2) Once you've figured out who your target audience is (the "people") and what your goals are (the "objectives"), it's time to think strategy. Mobile is a very intimate distribution channel -- it's one way to reach the people and accomplish an objective. But it's not the only way. Make sure it's the approach you want to take. A more traditional approach via desktop web will almost surely be way cheaper, easier to implement, and provide you access to a larger audience.
3) If you're still sure you want to make an app (and as you can probably tell, I'm asking you to really think about this before you say yes), you have a couple of main options, which are:
- Develop a completely native app the native language of each type of device (iPhone vs. Android vs. WindowsPhone vs. Blackberry, etc.)
- Develop a "web app" which is really just a website that's optimized for the mobile form factor. This is typically done in HTML5 so it renders well on the phone and can take advantage of some of the phone's native capabilities, like the GPS, Camera, access to Address Book, etc.
If you're looking to work with a development company (like Sasha is), then my first question would be "what's your budget?" If you have a budget of $50k or more (and really, $100k or more to get anything significant done), then I'd recommend PointAbout, the mobile app consulting company I co-founded and have since sold. They do excellent work for larger brands.

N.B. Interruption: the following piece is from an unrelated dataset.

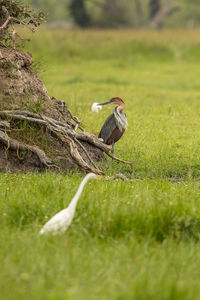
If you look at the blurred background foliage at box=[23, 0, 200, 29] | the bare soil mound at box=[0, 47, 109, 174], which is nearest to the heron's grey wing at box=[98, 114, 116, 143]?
the bare soil mound at box=[0, 47, 109, 174]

If your budget is under $25k, the first thing I'd say is "stop and re-think your approach," because you're not going to be able to hire anyone to do really great work in a native environment at that budget level.
You can, however, likely find someone to use one of the frameworks for you. For example, Jeremy Caverly knows the AppMakr system extremely well, and has done work for large brands like Whole Foods using AppMakr as a platform.
Lastly, good luck and don't get frustrated. Once you get your app built, you'll face a mountain of other challenges getting people to discover and engage with your app (which is where my startup Socialize comes into play). But the future definitely is in mobile, and I applaud you for leading the charge.